The European Commission report presented on Monday, the first compilation of data from more than 25 European nations of its kind, showed human trafficking increased by 18% between 2008 and 2010 and that during the same time the number of convictions for the crime fell by 13%.
As EU member states identified human trafficking as one of the priority areas in the fight against organised crime, the ALDE Gender Equality Network is very disappointed and worried that, despite the alarming trends, only a few countries have implemented the anti-trafficking legislation.
Flo Clucas, President of the ALDE Gender Equality Network, said: “Even though EU governments have had two years to implement tougher standardised anti-trafficking legislation, only six out of 27 states have done this. Large EU-states, such as Germany, France and Great Britain have not implemented tougher measures in their national legislatures, this is not acceptable.”

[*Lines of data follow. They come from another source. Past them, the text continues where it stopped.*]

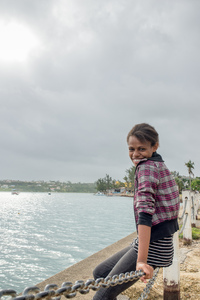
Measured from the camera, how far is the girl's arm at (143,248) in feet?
5.62

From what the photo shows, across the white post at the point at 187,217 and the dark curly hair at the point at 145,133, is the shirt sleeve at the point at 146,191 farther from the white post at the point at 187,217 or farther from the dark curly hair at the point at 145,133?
the white post at the point at 187,217

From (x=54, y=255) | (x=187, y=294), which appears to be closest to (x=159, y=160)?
(x=187, y=294)

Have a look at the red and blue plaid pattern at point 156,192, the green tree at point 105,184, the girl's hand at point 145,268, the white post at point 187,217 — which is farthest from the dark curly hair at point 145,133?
the green tree at point 105,184

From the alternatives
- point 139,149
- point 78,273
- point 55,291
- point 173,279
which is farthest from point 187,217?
point 55,291

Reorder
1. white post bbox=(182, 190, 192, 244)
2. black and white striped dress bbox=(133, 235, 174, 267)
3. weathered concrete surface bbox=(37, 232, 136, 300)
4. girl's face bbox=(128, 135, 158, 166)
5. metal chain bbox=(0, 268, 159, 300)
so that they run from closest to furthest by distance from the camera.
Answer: metal chain bbox=(0, 268, 159, 300) → black and white striped dress bbox=(133, 235, 174, 267) → girl's face bbox=(128, 135, 158, 166) → weathered concrete surface bbox=(37, 232, 136, 300) → white post bbox=(182, 190, 192, 244)

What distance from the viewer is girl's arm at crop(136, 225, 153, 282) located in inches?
67.4

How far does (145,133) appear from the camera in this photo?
6.68 feet

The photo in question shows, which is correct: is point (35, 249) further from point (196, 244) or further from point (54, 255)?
point (196, 244)

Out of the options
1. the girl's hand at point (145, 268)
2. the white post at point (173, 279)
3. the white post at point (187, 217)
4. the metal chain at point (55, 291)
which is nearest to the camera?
the metal chain at point (55, 291)

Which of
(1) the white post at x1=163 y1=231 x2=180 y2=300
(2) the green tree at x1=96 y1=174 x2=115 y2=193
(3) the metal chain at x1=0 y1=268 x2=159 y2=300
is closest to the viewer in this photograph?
(3) the metal chain at x1=0 y1=268 x2=159 y2=300

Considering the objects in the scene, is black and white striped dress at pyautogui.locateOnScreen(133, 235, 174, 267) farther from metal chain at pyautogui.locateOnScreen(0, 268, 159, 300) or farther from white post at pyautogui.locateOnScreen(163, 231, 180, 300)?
white post at pyautogui.locateOnScreen(163, 231, 180, 300)

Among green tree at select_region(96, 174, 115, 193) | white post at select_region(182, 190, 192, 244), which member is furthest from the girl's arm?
green tree at select_region(96, 174, 115, 193)

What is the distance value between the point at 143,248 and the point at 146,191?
38 cm

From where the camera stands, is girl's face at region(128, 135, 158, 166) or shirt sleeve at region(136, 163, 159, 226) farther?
girl's face at region(128, 135, 158, 166)
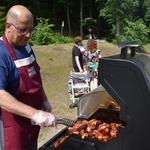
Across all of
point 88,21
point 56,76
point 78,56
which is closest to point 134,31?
point 88,21

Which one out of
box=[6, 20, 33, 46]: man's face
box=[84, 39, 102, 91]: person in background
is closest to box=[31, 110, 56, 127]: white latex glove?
Result: box=[6, 20, 33, 46]: man's face

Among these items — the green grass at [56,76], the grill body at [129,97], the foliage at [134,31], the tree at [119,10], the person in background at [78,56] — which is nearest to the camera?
the grill body at [129,97]

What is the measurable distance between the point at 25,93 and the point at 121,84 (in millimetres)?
746

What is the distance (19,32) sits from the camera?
1.67 metres

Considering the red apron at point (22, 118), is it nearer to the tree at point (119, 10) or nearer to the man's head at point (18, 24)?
the man's head at point (18, 24)

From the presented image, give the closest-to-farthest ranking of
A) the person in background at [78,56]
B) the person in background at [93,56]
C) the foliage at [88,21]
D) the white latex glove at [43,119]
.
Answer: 1. the white latex glove at [43,119]
2. the person in background at [93,56]
3. the person in background at [78,56]
4. the foliage at [88,21]

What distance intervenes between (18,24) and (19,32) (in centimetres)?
6

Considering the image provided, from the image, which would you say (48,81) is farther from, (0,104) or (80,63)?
(0,104)

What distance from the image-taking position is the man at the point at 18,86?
156 centimetres

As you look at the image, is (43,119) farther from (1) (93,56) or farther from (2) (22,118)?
(1) (93,56)

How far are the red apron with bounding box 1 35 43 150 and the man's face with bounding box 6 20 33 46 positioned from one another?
0.05 meters

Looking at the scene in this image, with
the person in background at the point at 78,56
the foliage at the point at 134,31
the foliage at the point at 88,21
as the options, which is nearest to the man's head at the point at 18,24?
the person in background at the point at 78,56

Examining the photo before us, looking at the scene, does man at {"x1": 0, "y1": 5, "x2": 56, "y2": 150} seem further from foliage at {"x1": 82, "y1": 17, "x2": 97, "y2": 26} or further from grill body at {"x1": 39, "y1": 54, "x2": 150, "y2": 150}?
foliage at {"x1": 82, "y1": 17, "x2": 97, "y2": 26}

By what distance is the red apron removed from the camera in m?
1.75
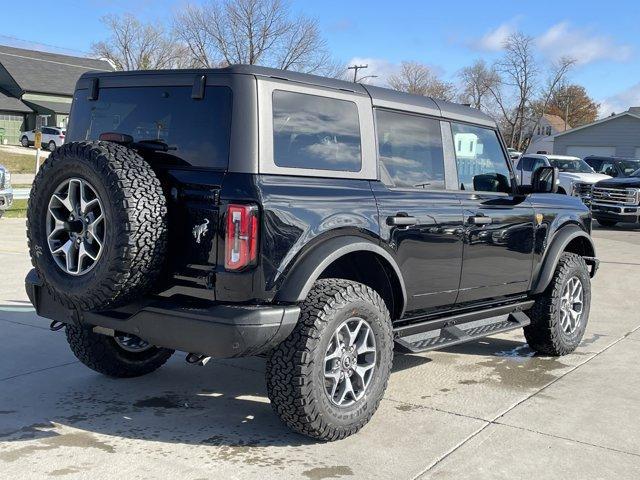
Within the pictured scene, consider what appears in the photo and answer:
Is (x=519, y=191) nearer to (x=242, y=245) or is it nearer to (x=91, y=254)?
(x=242, y=245)

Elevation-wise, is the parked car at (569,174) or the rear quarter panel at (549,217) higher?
the parked car at (569,174)

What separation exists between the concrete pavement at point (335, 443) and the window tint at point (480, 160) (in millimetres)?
1412

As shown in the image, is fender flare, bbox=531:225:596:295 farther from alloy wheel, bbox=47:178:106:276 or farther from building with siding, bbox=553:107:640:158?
building with siding, bbox=553:107:640:158

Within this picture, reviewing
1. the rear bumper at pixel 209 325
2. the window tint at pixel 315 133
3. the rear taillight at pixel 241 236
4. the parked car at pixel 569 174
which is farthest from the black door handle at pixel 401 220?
the parked car at pixel 569 174

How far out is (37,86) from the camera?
178ft

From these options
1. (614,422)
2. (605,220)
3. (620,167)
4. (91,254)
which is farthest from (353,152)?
(620,167)

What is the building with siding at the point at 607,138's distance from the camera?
4306 centimetres

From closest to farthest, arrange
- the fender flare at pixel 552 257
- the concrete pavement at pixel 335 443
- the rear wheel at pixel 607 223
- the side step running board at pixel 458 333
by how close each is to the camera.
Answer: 1. the concrete pavement at pixel 335 443
2. the side step running board at pixel 458 333
3. the fender flare at pixel 552 257
4. the rear wheel at pixel 607 223

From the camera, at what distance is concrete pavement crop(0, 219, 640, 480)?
3.63 metres

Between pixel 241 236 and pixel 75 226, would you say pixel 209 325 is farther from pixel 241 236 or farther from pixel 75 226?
pixel 75 226

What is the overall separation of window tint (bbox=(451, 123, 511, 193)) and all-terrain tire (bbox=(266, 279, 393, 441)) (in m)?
1.60

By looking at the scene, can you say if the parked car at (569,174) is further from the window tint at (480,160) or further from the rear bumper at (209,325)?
the rear bumper at (209,325)

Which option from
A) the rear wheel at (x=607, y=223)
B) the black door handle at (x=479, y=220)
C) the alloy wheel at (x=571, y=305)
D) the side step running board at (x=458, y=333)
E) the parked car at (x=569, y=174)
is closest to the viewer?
the side step running board at (x=458, y=333)

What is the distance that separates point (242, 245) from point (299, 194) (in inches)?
17.9
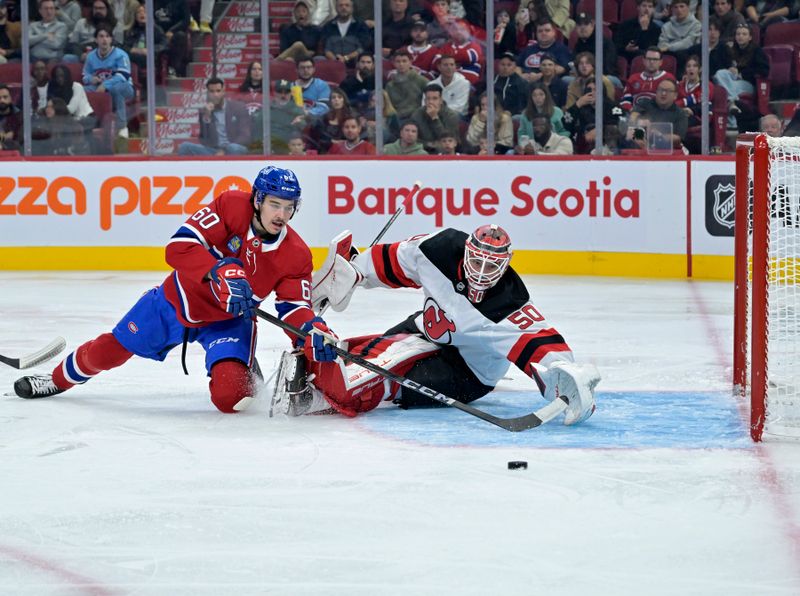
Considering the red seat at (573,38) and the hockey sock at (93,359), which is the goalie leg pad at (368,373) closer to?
the hockey sock at (93,359)

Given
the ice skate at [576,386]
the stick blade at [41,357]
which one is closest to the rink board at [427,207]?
the stick blade at [41,357]

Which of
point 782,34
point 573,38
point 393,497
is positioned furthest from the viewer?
point 573,38

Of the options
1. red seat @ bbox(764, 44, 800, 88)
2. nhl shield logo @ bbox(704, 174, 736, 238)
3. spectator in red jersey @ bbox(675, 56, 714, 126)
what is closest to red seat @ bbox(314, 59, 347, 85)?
spectator in red jersey @ bbox(675, 56, 714, 126)

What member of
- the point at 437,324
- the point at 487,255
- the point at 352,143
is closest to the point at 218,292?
the point at 437,324

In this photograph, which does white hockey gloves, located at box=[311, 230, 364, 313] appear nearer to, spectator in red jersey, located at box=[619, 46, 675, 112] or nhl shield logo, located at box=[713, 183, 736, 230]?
nhl shield logo, located at box=[713, 183, 736, 230]

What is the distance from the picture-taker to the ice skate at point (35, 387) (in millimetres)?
4672

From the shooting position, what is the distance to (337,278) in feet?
15.4

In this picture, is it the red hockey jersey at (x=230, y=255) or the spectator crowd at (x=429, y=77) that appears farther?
the spectator crowd at (x=429, y=77)

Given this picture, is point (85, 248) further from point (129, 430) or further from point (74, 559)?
point (74, 559)

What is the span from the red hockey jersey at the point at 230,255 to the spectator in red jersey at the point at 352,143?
4.42m

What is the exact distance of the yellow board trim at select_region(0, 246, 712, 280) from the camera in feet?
27.7

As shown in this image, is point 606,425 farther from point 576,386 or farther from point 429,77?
point 429,77

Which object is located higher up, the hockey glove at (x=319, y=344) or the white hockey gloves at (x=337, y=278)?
the white hockey gloves at (x=337, y=278)

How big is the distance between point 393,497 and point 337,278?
1415mm
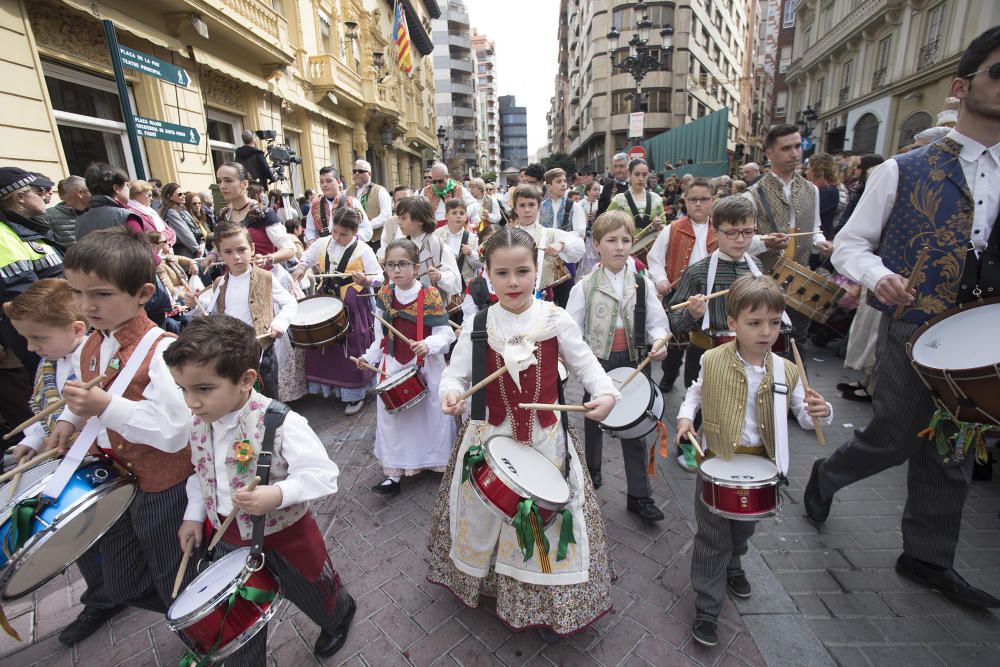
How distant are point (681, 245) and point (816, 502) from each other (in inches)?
94.8

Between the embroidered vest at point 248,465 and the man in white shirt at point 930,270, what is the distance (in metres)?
2.98

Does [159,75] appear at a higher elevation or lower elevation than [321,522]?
higher

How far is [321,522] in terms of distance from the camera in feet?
11.1

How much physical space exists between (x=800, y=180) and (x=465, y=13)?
257 ft

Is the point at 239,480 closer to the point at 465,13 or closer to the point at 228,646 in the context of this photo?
the point at 228,646

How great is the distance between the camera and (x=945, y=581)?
8.14ft

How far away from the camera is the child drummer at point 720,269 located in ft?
10.6

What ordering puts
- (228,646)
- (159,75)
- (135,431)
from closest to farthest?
1. (228,646)
2. (135,431)
3. (159,75)

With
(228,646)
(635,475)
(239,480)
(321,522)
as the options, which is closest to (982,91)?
(635,475)

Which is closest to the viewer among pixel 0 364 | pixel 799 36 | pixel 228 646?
pixel 228 646

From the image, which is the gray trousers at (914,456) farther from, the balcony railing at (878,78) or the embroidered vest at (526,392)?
the balcony railing at (878,78)

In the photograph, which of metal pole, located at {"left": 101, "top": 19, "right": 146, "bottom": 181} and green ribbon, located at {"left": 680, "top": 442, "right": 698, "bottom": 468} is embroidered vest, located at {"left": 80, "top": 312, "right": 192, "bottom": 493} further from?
metal pole, located at {"left": 101, "top": 19, "right": 146, "bottom": 181}

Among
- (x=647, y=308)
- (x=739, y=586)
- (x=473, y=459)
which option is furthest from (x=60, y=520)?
(x=647, y=308)

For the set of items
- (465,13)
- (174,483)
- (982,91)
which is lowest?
(174,483)
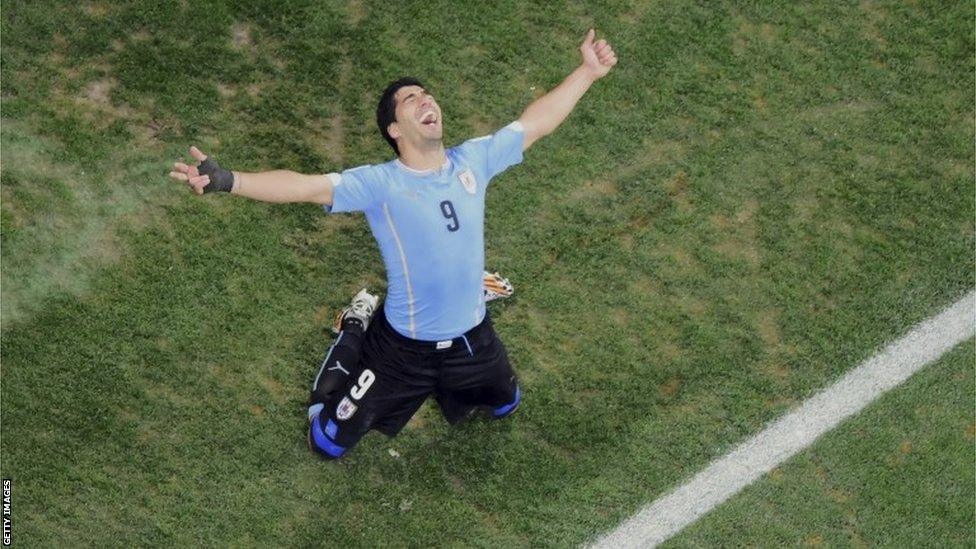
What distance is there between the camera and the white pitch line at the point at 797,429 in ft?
26.8

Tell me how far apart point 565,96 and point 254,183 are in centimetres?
229

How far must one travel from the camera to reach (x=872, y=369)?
8.34 metres

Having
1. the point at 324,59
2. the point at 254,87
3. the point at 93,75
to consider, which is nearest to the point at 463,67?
the point at 324,59

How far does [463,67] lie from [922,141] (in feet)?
13.6

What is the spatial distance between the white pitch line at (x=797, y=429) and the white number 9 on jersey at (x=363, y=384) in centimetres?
248

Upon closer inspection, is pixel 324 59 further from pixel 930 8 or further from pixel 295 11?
pixel 930 8

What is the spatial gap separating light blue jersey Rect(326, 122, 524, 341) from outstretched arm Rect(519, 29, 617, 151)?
10cm

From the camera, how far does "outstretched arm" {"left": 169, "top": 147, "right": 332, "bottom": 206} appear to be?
589cm

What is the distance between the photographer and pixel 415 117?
649 centimetres

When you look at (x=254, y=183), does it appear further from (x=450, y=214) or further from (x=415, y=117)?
(x=450, y=214)
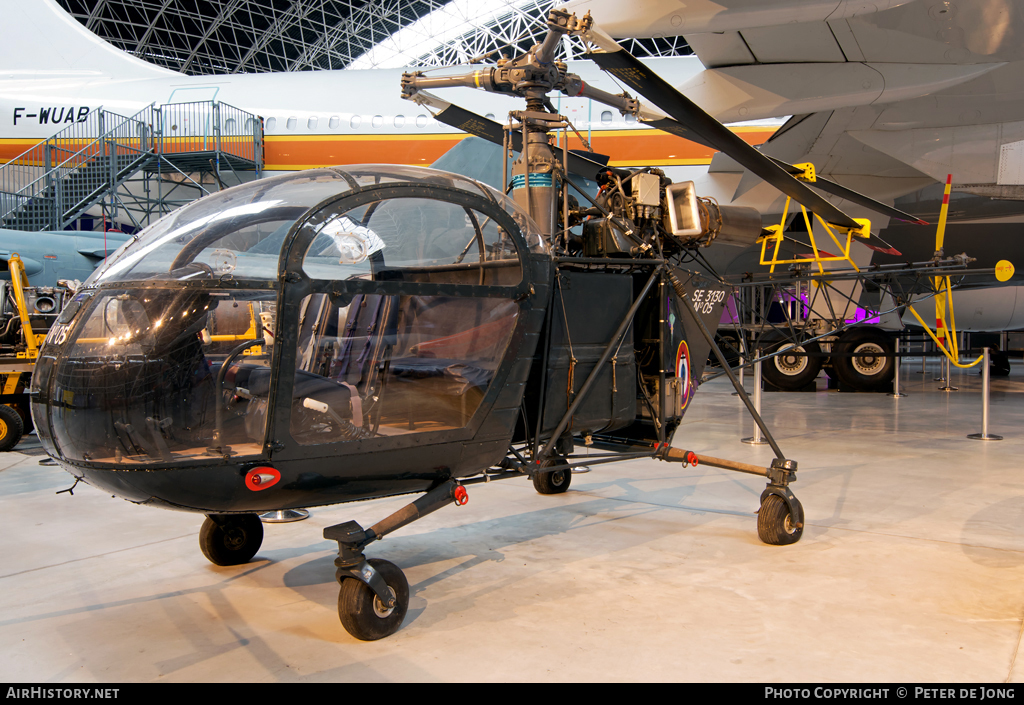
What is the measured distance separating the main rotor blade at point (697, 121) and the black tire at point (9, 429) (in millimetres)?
7991

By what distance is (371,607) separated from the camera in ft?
10.1

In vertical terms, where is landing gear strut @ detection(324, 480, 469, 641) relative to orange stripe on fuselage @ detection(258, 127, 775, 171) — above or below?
below

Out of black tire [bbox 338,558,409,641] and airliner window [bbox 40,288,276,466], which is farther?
black tire [bbox 338,558,409,641]

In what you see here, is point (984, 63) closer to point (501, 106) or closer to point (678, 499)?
point (678, 499)

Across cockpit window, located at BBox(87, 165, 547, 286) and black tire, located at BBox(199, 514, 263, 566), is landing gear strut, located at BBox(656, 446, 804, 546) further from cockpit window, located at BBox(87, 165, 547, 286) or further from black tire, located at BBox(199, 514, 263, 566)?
black tire, located at BBox(199, 514, 263, 566)

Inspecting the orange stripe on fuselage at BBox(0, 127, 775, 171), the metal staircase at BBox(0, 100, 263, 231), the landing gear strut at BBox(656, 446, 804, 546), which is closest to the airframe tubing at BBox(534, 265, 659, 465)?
the landing gear strut at BBox(656, 446, 804, 546)

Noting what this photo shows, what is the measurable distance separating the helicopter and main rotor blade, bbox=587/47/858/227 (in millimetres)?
20

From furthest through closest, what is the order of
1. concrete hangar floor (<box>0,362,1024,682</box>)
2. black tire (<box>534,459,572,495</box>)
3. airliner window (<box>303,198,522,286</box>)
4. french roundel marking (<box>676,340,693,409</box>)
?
black tire (<box>534,459,572,495</box>) < french roundel marking (<box>676,340,693,409</box>) < airliner window (<box>303,198,522,286</box>) < concrete hangar floor (<box>0,362,1024,682</box>)

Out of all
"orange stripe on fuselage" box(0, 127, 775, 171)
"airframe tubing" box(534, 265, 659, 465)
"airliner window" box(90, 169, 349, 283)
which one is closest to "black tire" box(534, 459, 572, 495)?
"airframe tubing" box(534, 265, 659, 465)

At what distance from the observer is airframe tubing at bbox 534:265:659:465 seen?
157 inches

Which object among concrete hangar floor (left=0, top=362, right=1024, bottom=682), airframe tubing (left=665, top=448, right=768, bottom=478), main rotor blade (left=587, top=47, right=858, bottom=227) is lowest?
concrete hangar floor (left=0, top=362, right=1024, bottom=682)

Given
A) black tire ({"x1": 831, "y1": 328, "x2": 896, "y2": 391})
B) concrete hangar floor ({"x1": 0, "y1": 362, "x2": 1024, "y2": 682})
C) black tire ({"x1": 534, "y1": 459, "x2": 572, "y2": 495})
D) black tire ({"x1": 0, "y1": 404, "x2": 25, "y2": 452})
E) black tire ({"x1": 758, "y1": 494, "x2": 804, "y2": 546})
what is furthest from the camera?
black tire ({"x1": 831, "y1": 328, "x2": 896, "y2": 391})

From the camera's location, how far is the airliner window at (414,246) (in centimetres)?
337

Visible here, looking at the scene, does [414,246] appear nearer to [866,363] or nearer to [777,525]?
[777,525]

”Human trafficking will increase unless effective action is taken. Tackling poverty and ignorance is one part of the solution; effective international police action throughout Europe is another. What starts as a problem in one EU country quickly ends as crime in another. That is why it is important to act together and have appropriate legislation,” she said.
“The ALDE Gender Equality Network urges those states that have not yet done so to respect their obligations and put an end to this modern slavery.”
Cecilia Malmström, European Commissioner for Home Affairs, said: “Only a few years ago, many leading politicians in Europe acted as though the problem did not exist, or at least did not exist in their country. Now we can even say with certainty that the situation has deteriorated.”
“It is high time for Member States to stop dragging their feet. Each EU country must start by implementing the new EU trafficking legislation, and prioritise investigations and legal action against these crimes. That would be a loud and clear signal to victims that we will not let their suffering continue.”
Directive 2011/36/EU on preventing and combating trafficking in human beings and protecting its victims was adopted in March 2011 by the European Council and the European Parliament. The legislation means that courts throughout the EU should look at these as serious crimes and that all countries must give proper support to the victims.
The six countries to have introduced the directive entirely are Czech Republic, Finland, Hungary, Latvia, Poland and Sweden.
The Eurostat report states the profile of victims by gender and age was 68 % women, 17 % men, 12 % girls and 3 % boys.